▶ [DATA]

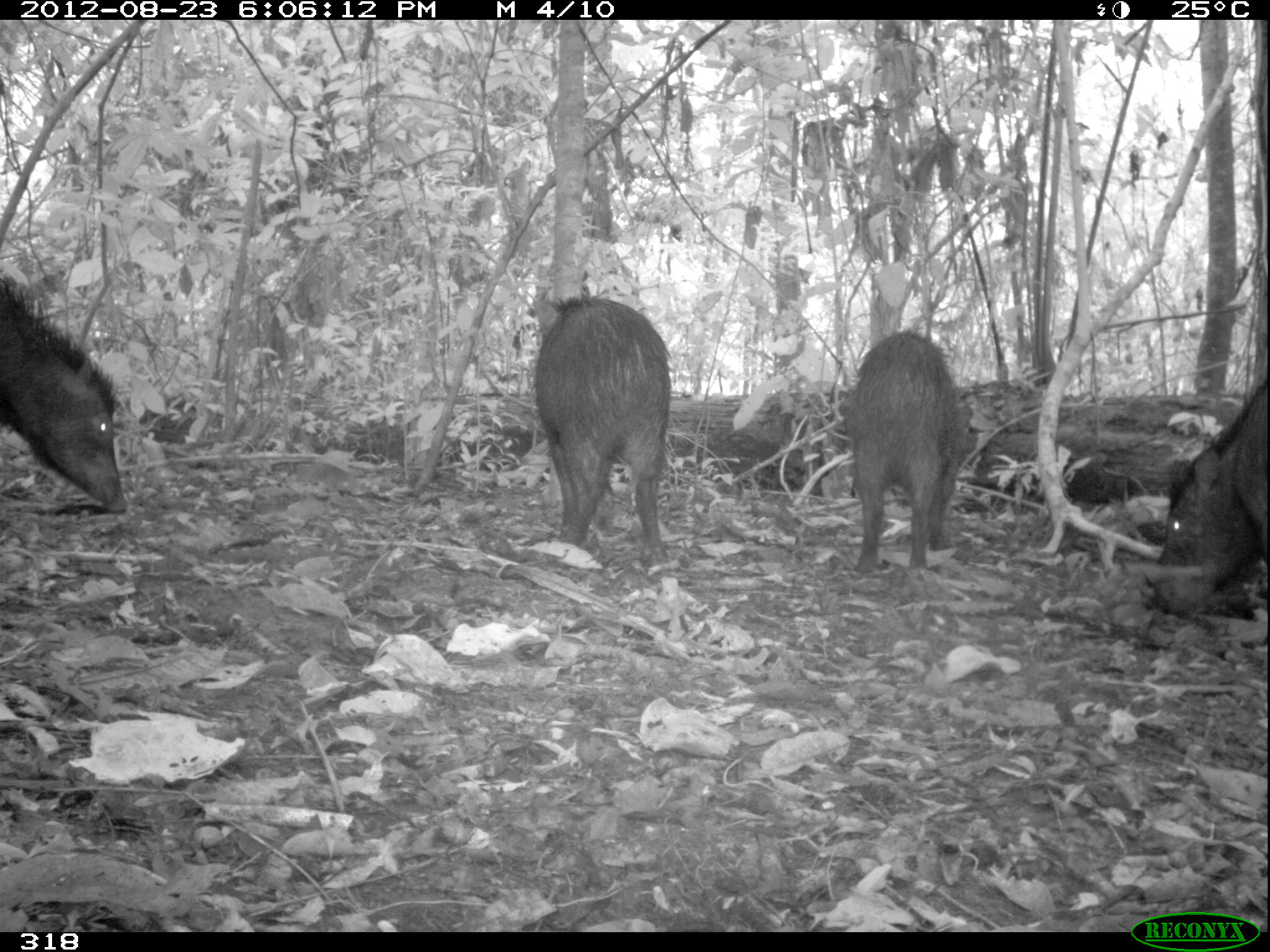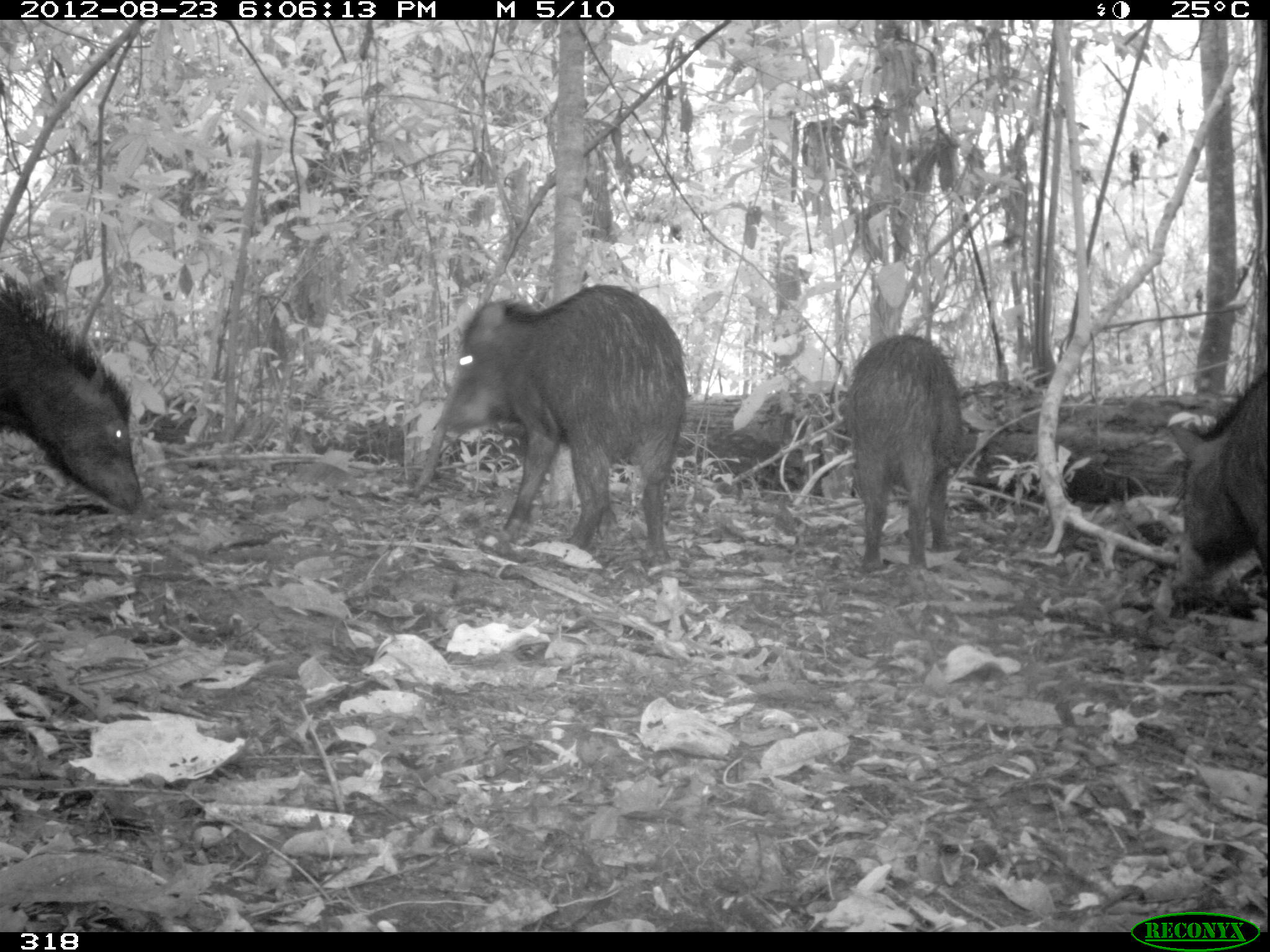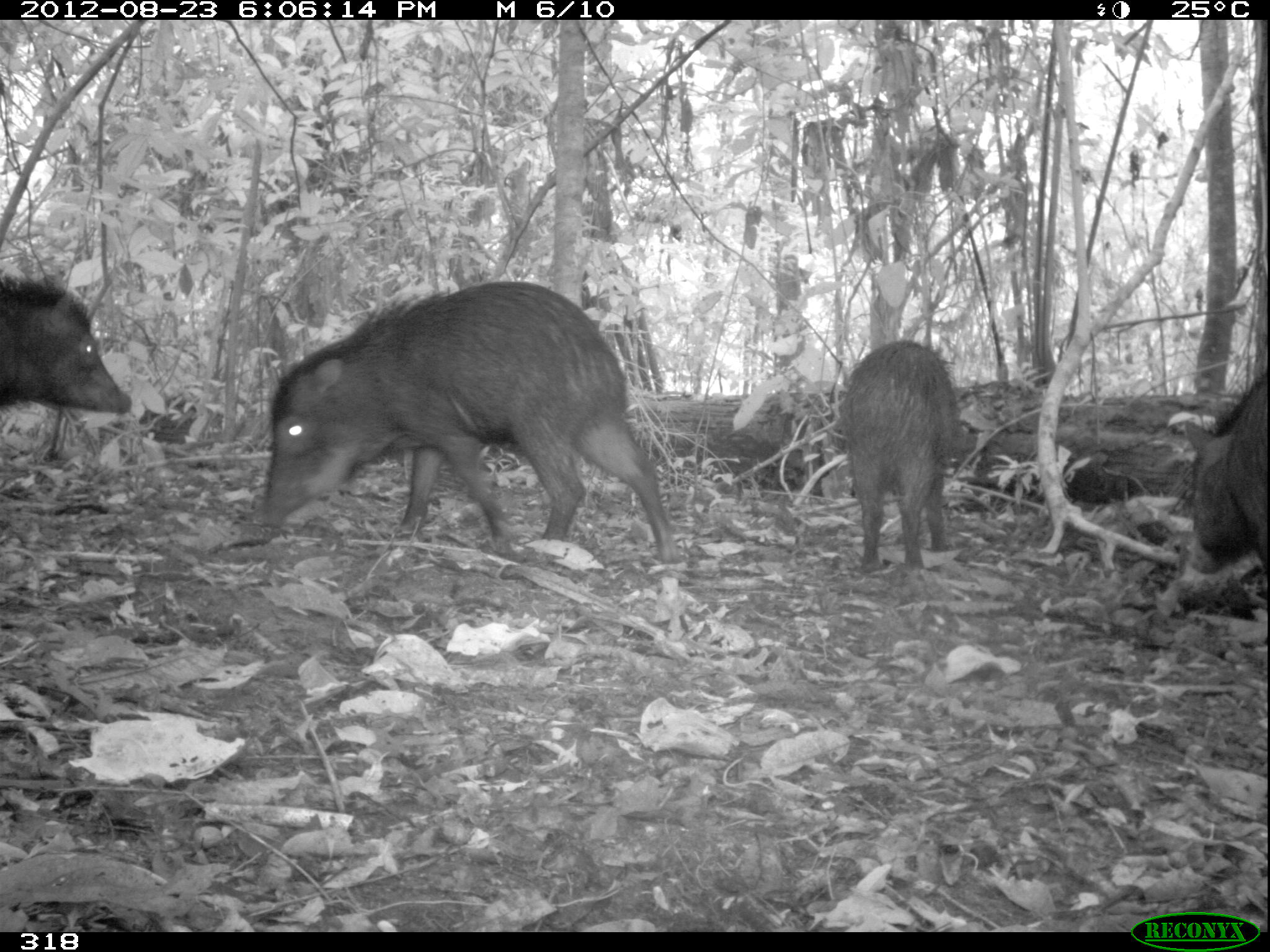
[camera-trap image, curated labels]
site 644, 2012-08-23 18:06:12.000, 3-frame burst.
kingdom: Animalia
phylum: Chordata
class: Mammalia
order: Artiodactyla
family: Tayassuidae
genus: Tayassu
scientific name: Tayassu pecari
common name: white-lipped peccary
Tayassu pecari (white-lipped peccary).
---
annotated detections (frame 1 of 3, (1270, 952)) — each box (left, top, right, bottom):
tayassu pecari: (527, 283, 670, 551); (849, 326, 981, 573); (1142, 375, 1269, 621); (0, 274, 129, 515)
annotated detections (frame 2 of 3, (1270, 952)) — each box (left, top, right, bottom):
tayassu pecari: (435, 284, 686, 562); (0, 276, 142, 512); (844, 333, 962, 567); (1158, 366, 1267, 607)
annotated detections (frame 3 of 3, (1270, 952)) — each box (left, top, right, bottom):
tayassu pecari: (265, 282, 679, 563); (841, 340, 957, 569); (1, 275, 130, 414); (1185, 373, 1269, 573)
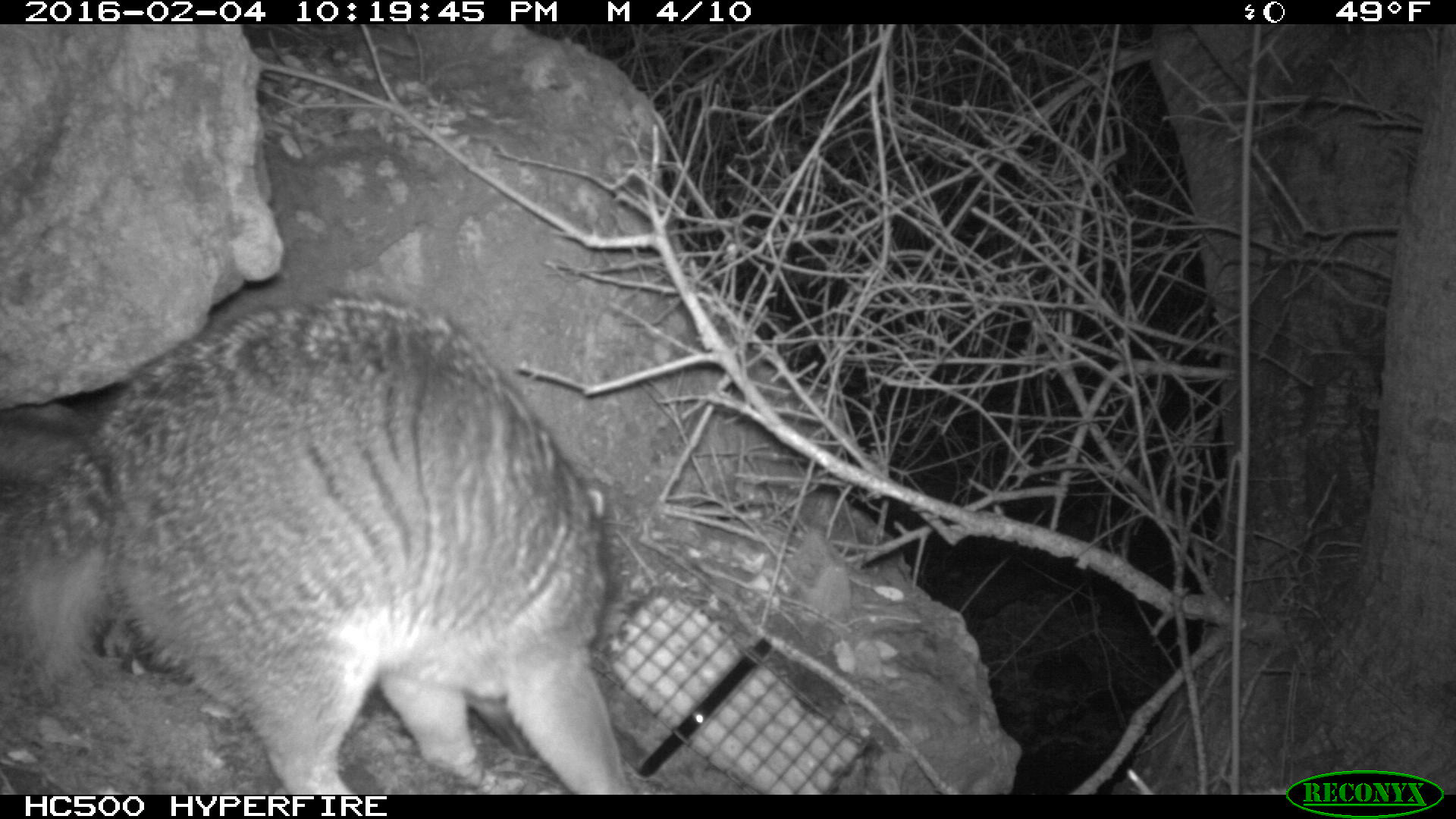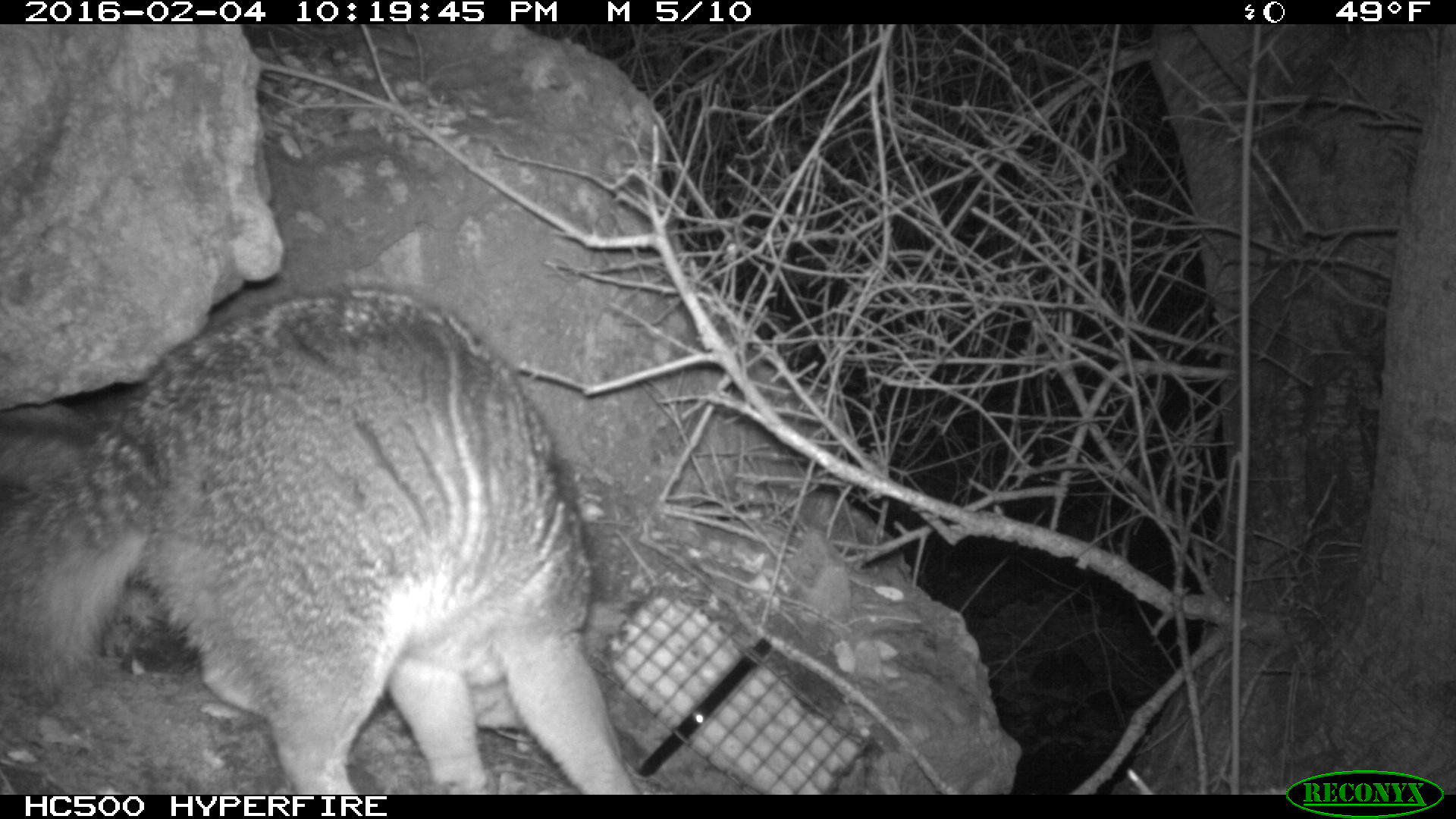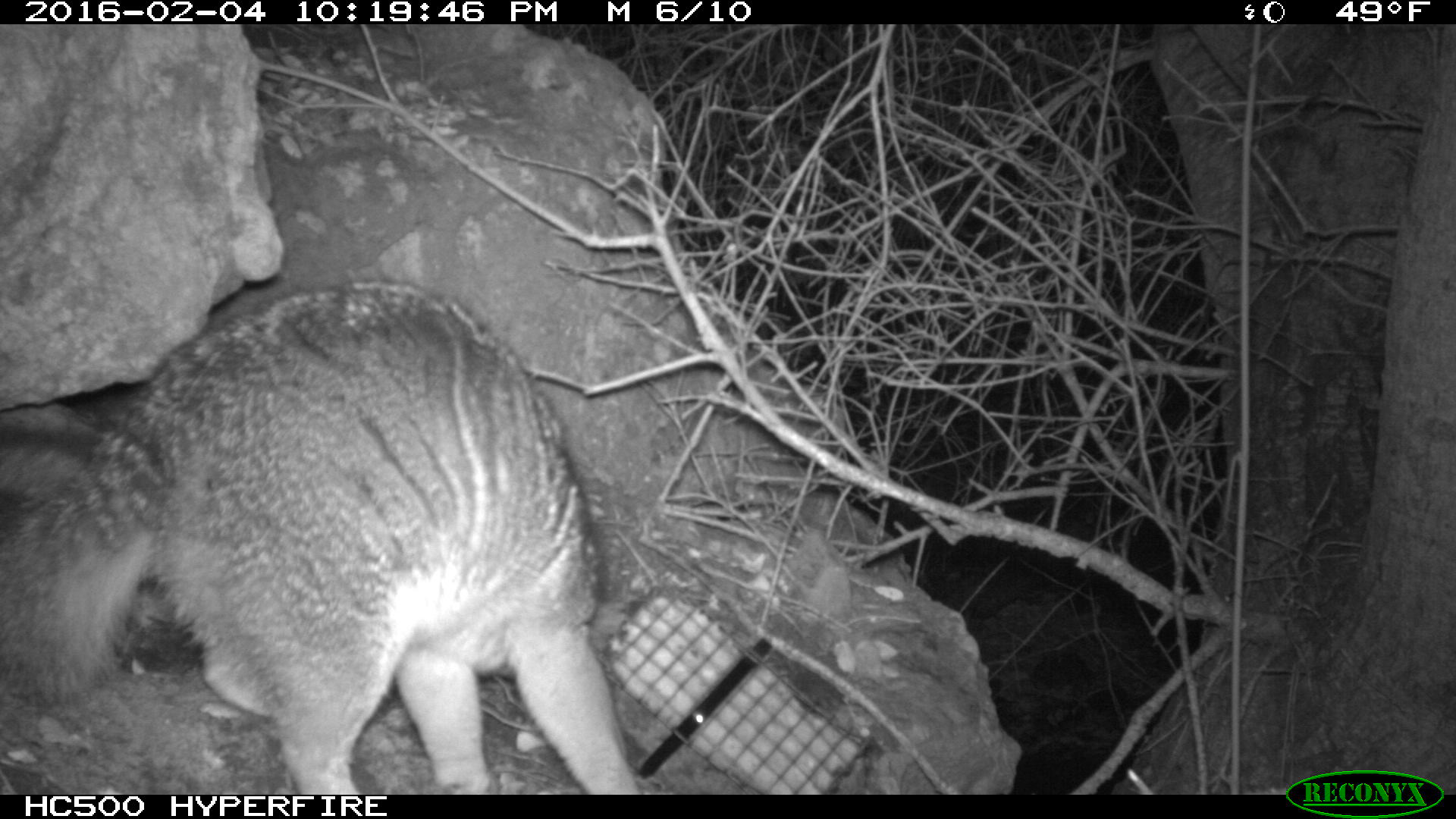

▶ [WORK TO BE COMPLETED] Please print an exact copy of the records, with no pictures.

▶ [RESULT]
[camera-trap image, curated labels]
site 644, 2012-08-23 18:06:12.000, 3-frame burst.
kingdom: Animalia
phylum: Chordata
class: Mammalia
order: Artiodactyla
family: Tayassuidae
genus: Tayassu
scientific name: Tayassu pecari
common name: white-lipped peccary
Tayassu pecari (white-lipped peccary).
---
annotated detections (frame 1 of 3, (1270, 952)) — each box (left, top, right, bottom):
tayassu pecari: (527, 283, 670, 551); (849, 326, 981, 573); (1142, 375, 1269, 621); (0, 274, 129, 515)
annotated detections (frame 2 of 3, (1270, 952)) — each box (left, top, right, bottom):
tayassu pecari: (435, 284, 686, 562); (0, 276, 142, 512); (844, 333, 962, 567); (1158, 366, 1267, 607)
annotated detections (frame 3 of 3, (1270, 952)) — each box (left, top, right, bottom):
tayassu pecari: (265, 282, 679, 563); (841, 340, 957, 569); (1, 275, 130, 414); (1185, 373, 1269, 573)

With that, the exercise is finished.